## The Rotor-router model and Diaconis-Fulton Addition

- Date: 11/27/2006

Yuval Peres (Microsoft Research)

University of British Columbia

Given two sets A and B in the lattice, the Diaconis-Fulton sum is a

random set obtained by putting one particle in every point of the

symmetric difference, and two particles in every point of the

intersection, of A and B. Each 'extra particle' performs random walk

until it reach an unoccupied site, where it settles. The law of the

resulting random occupied set A+B does not depend on the order of the

walks. We find the (deterministic) scaling limit of the sums A+B when A

and B consist of the lattice points in some overlapping planar domains.

The limit is described by focusing on the 'odometer' of the process,

which solves a free boundary obstacle problem for the Laplacian.

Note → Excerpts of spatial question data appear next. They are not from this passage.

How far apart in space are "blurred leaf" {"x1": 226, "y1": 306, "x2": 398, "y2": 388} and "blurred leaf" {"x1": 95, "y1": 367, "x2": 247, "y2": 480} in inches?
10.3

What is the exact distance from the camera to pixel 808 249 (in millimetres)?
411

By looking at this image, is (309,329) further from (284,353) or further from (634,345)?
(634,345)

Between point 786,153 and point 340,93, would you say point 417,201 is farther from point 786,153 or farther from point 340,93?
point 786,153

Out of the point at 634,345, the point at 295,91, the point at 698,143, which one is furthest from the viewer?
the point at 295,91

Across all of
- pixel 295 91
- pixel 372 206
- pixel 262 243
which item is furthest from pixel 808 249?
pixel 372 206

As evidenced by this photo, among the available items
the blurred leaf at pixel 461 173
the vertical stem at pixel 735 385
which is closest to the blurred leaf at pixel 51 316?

The same scaling limit is obtained when the random walks are replaced

by deterministic rotor walks, as proposed by Jim Propp. In particular,

when a singleton at the origin is added to itself n times Internal

Diffusion-limited aggregation (IDLA) arises; Lawler, Bramson and

Griffeath (1992) proved the limit shape for IDLA is a disk and we prove

the analogous result for rotor-router aggregation. (Joint work with

Lionel Levine.)

Probability Seminar 2006